Second, even though we see several scenes of the dragons eating unburned people, we are told that their normal diet consists of ash, which is why they burn everything.
No.
Ash is basically just carbon. Its biochemical energy content is essentially nil. You'd starve mighty quick on an ash diet.
Third, if the world had gone through cycles like this for millions of years (and clearly each cycle can't be more than a few thousand years long since the last one happened within recorded history), there would be tremendous archeological evidence (many, many layers of ash). There is not.
Fourth, even if they could fly and even if there were millions, we'd still win. Helicopter gun ships could easily out fly them and jets would be quite safe. Building fireproof bunkers would keep people and supplies perfectly safe. The list goes on. This would not cause the collapse of civilization.2
SCIENCE MOMENT BY E.C. MCMULLEN JR. |
1Actually, the Quetzalcoatlus Northropi from the Late Cretaceous was larger than an elephant. First discovered in Texas, it was in fact, larger than a Tyrannosaurus Rex, and it flew^.
What's more, for a body built for flight, it had relatively short wings, not large ones.
There is no specific size for the Quetzalcoatlus, each one found is of a significantly different size though all are 17 feet and up. The largest we've found so far had a wingspan of 21 meters (68.9 feet) and a body length more than half that (about the height of a tall giraffe).
Compare that to the largest of elephants past or present: the Steppe mammoth, an animal about as long - stem to stern - as it was tall - feet to shoulder, 4 meters (13 feet - the largest known).
nps.gov/bibe/learn/nature/pterosaur.htm
Blog.ted.com/2013/05/30/10-fascinating-facts-about-woolly-mammoths/
Of course, an animal built for flight isn't proportioned like an elephant. The largest Quetzalcoatlus thus found weighed about 250 kilograms (550 pounds), compared to a Steppe mammoth, which weighed about 12 tonnes (13 tons).
Then again, the dragons in this movie aren't proportioned like elephants either. In fact, the dragons for this movie are designed with greater wing to body ratios than are seen in the Quetzalcoatlus or Azhdarchild.
Another flying animal of the Mega faunas is the magnificent Argentavis magnificens. With a wingspan about as long as a Harrier jump jet, it may have flown as fast as 150 freaking mph!
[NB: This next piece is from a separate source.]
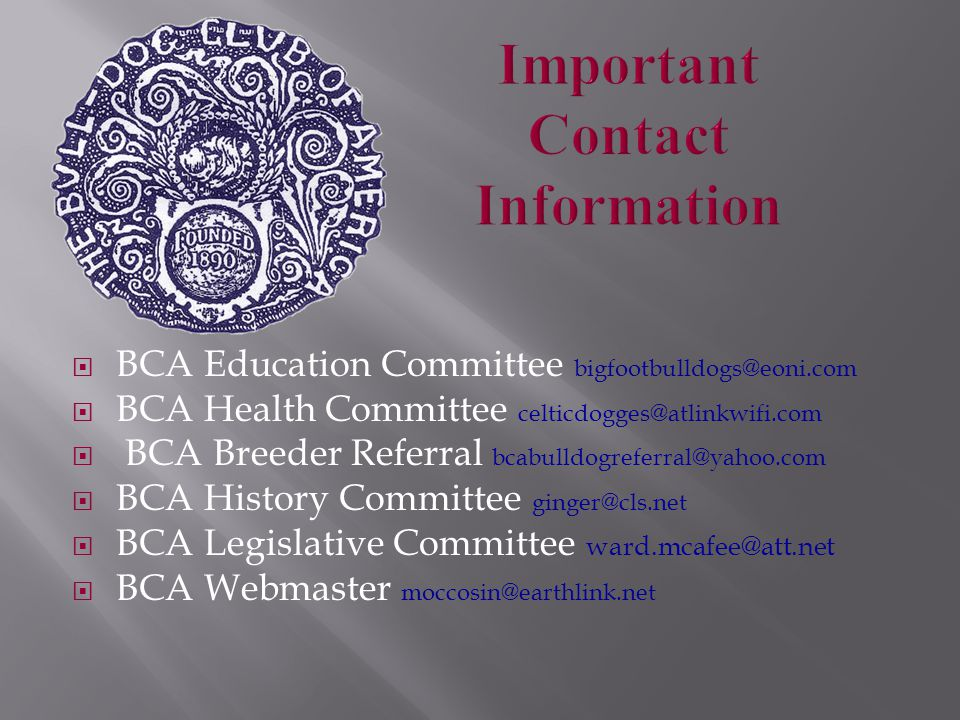  BCA Education Committee bigfootbulldogs@eoni.com  BCA Health Committee celticdogges@atlinkwifi.com  BCA Breeder Referral bcabulldogreferral@yahoo.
Holy shit!
npr.org/templates/story/story.php?storyId=11710794
^There is some discourse on whether or not the Quetzalcoatlus could fly. Some Paleontologists argue that the Quetzalcoatlus could not fly because, well, it was just too big to fly is all!
This hypothesis doesn't stand up to the fact that, for the Quetzalcoatlus to have been a land animal, it would require a certain bone density in its forelimbs, as well as a foot pattern for weight distribution, that the beast just didn't possess. Also, it's hind limbs can't make up for the lack in it's forelimbs, as they are clearly clawed-for-gripping, feet.
2 That's not science. That's all faith-based assumption. Here's what we do know.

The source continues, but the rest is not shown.